Simple Liquids Can Fracture Like Solids, Drexel Researchers Discover
Researchers at Drexel University have reported that simple liquids can fracture like solid objects under specific conditions. This discovery, published in "Physical Review Letters", indicates that viscous liquids can break if stretched with sufficient force, suggesting a more prominent role for viscosity in a liquid's mechanical properties than previously understood.
According to Thamires Lima, an assistant research professor at Drexel's College of Engineering, liquids will reach a point of "critical stress" where they fracture like a solid when pulled apart with enough force per area. This phenomenon is believed to apply to all simple liquids, including water and oil.
Discovery Details
The unexpected observation occurred during extensional rheology tests, which measure the force required to make a liquid flow. Researchers noticed that tar-like liquids separated with a sudden snap rather than exhibiting typical thinning behavior. High-speed camera footage showed a behavior similar to brittle fracture in solid materials, a phenomenon not previously observed in simple liquids.
Critical Stress and Viscosity
The initial liquids observed fracturing were tar-like hydrocarbon blends, which fractured at a critical stress of 2 megaPascals. Subsequent tests with styrene oligomer, a simple liquid with similar viscosity, showed fracturing at the same stretching rate.
Further experiments at varying temperatures, which altered viscosity, revealed that each viscosity level had a unique stretching rate that induced fracturing, always proportional to the 2 megaPascal critical stress point. This indicates viscosity plays a key role in the solid-like fracturing behavior.
Implications for Fluid Dynamics
Historically, fracturing has been associated with elasticity, a material's ability to store stress. Simple liquids, in their liquid state, typically lack a dominant elastic mechanism and flow rather than break.

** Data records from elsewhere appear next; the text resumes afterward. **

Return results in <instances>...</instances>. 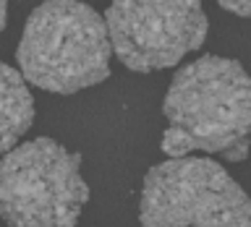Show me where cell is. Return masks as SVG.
Returning <instances> with one entry per match:
<instances>
[{
	"label": "cell",
	"instance_id": "5",
	"mask_svg": "<svg viewBox=\"0 0 251 227\" xmlns=\"http://www.w3.org/2000/svg\"><path fill=\"white\" fill-rule=\"evenodd\" d=\"M105 23L118 60L136 73L176 66L209 31L201 0H113Z\"/></svg>",
	"mask_w": 251,
	"mask_h": 227
},
{
	"label": "cell",
	"instance_id": "1",
	"mask_svg": "<svg viewBox=\"0 0 251 227\" xmlns=\"http://www.w3.org/2000/svg\"><path fill=\"white\" fill-rule=\"evenodd\" d=\"M162 113L168 128L162 152L186 157L191 152L223 154L241 162L251 136V76L238 60L204 55L173 76Z\"/></svg>",
	"mask_w": 251,
	"mask_h": 227
},
{
	"label": "cell",
	"instance_id": "2",
	"mask_svg": "<svg viewBox=\"0 0 251 227\" xmlns=\"http://www.w3.org/2000/svg\"><path fill=\"white\" fill-rule=\"evenodd\" d=\"M113 42L105 19L81 0H45L29 13L19 50L29 84L76 94L110 76Z\"/></svg>",
	"mask_w": 251,
	"mask_h": 227
},
{
	"label": "cell",
	"instance_id": "6",
	"mask_svg": "<svg viewBox=\"0 0 251 227\" xmlns=\"http://www.w3.org/2000/svg\"><path fill=\"white\" fill-rule=\"evenodd\" d=\"M34 120V99L19 70L0 63V154L11 152Z\"/></svg>",
	"mask_w": 251,
	"mask_h": 227
},
{
	"label": "cell",
	"instance_id": "7",
	"mask_svg": "<svg viewBox=\"0 0 251 227\" xmlns=\"http://www.w3.org/2000/svg\"><path fill=\"white\" fill-rule=\"evenodd\" d=\"M220 5L225 8V11H230L235 16H246L251 19V0H217Z\"/></svg>",
	"mask_w": 251,
	"mask_h": 227
},
{
	"label": "cell",
	"instance_id": "8",
	"mask_svg": "<svg viewBox=\"0 0 251 227\" xmlns=\"http://www.w3.org/2000/svg\"><path fill=\"white\" fill-rule=\"evenodd\" d=\"M5 13H8V0H0V31L5 29Z\"/></svg>",
	"mask_w": 251,
	"mask_h": 227
},
{
	"label": "cell",
	"instance_id": "3",
	"mask_svg": "<svg viewBox=\"0 0 251 227\" xmlns=\"http://www.w3.org/2000/svg\"><path fill=\"white\" fill-rule=\"evenodd\" d=\"M89 188L81 157L39 136L0 159V217L11 227H74Z\"/></svg>",
	"mask_w": 251,
	"mask_h": 227
},
{
	"label": "cell",
	"instance_id": "4",
	"mask_svg": "<svg viewBox=\"0 0 251 227\" xmlns=\"http://www.w3.org/2000/svg\"><path fill=\"white\" fill-rule=\"evenodd\" d=\"M141 227H251V199L215 159L173 157L141 185Z\"/></svg>",
	"mask_w": 251,
	"mask_h": 227
}]
</instances>
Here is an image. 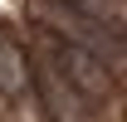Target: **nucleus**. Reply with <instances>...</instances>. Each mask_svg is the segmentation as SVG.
<instances>
[{
  "label": "nucleus",
  "mask_w": 127,
  "mask_h": 122,
  "mask_svg": "<svg viewBox=\"0 0 127 122\" xmlns=\"http://www.w3.org/2000/svg\"><path fill=\"white\" fill-rule=\"evenodd\" d=\"M44 49H49V63H54V78H59L83 107L112 98V73H108L103 59H93V54H83V49H73V44H64V39H54V34H44Z\"/></svg>",
  "instance_id": "obj_1"
},
{
  "label": "nucleus",
  "mask_w": 127,
  "mask_h": 122,
  "mask_svg": "<svg viewBox=\"0 0 127 122\" xmlns=\"http://www.w3.org/2000/svg\"><path fill=\"white\" fill-rule=\"evenodd\" d=\"M0 93H10V98L30 93V63L20 54V44H10V39H0Z\"/></svg>",
  "instance_id": "obj_3"
},
{
  "label": "nucleus",
  "mask_w": 127,
  "mask_h": 122,
  "mask_svg": "<svg viewBox=\"0 0 127 122\" xmlns=\"http://www.w3.org/2000/svg\"><path fill=\"white\" fill-rule=\"evenodd\" d=\"M39 20H44V34H54V39L83 49V54H93V59H103V63L117 54V34H108L103 25H93V20L83 15L78 5H68V0H39Z\"/></svg>",
  "instance_id": "obj_2"
}]
</instances>
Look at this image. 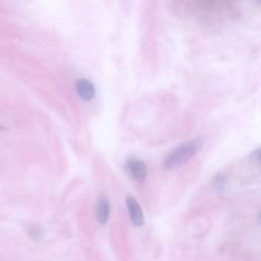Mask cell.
<instances>
[{
	"mask_svg": "<svg viewBox=\"0 0 261 261\" xmlns=\"http://www.w3.org/2000/svg\"><path fill=\"white\" fill-rule=\"evenodd\" d=\"M202 144L203 141L200 138H195L184 142L167 155L163 163L164 168L175 169L184 165L201 149Z\"/></svg>",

This new finding challenges the previous understanding that fracturing is restricted to elastic materials. The team's comparison of oligomer styrene liquid to its polymer liquid counterpart suggested that elasticity does not play a role in simple liquid fracture, as both broke at similar critical stress points. This implies the phenomenon may be broadly applicable across various liquids.
Future Research
The research team plans to continue investigating the physical mechanisms behind liquid fracture, with early indications suggesting a potential link to cavitation. Understanding this phenomenon could have significant applications in areas like hydraulics, 3D printing, and fiber spinning.